RE-LENGTHENING Kirra’s “big groyne” is back on the agenda in the ongoing effort to bring back the famous point-break wave.

According to Kirra Point Incorporated spokesperson Andrew McKinnon, Tweed River Entrance Sand Bypassing Project (TRESP) will examine the option of increasing the groyne length as part of a new study.

He said three options are being examined: Either leave the groyne how it is, completely take it away, or add length to the wall.

The groyne, built in the early 1970s, was reduced by about 15 metres in 1998.

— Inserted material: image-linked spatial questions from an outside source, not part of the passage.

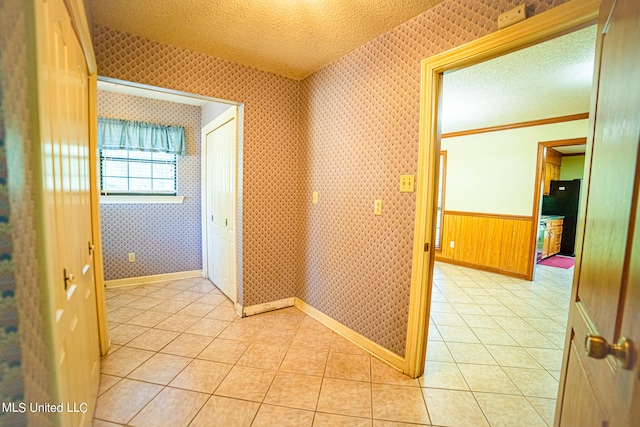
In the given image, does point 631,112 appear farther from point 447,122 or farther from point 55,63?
point 447,122

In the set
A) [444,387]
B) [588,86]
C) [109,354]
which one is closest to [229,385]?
[109,354]

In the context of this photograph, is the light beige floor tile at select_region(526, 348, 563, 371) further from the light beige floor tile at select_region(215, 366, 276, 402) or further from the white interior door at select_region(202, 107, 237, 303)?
the white interior door at select_region(202, 107, 237, 303)

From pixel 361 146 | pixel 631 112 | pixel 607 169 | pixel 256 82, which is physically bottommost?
pixel 607 169

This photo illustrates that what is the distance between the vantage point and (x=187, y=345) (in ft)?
7.14

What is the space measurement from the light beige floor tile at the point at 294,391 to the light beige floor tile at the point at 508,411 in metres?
1.02

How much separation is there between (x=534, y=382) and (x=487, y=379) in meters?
0.31

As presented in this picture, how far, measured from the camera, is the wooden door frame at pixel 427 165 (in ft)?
4.75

Mr McKinnon said an initial consensus was that increasing the length of the groyne was not a solution, but the idea was popular among the “younger crew” who surfed Kirra in its later days.

“There is a strong argument to get the rocks back,” he said.

He said the sandbank Joel Parkinson won the Quiksilver Pro on was gone, and by lengthening the groyne the water current may be altered, which would allow more sand to leave the rocky outcrop known as the “butter box”, which churned out Kirra’s famous barrels.

“In light of the current situation ... there is a real case of replacing those rock boulders which would help recreate the Kirra big groyne point break,” he said.

The TRESP study could be completed by Christmas. Gold Coast City Council is expected to release plans for the next stage of work at Kirra this week.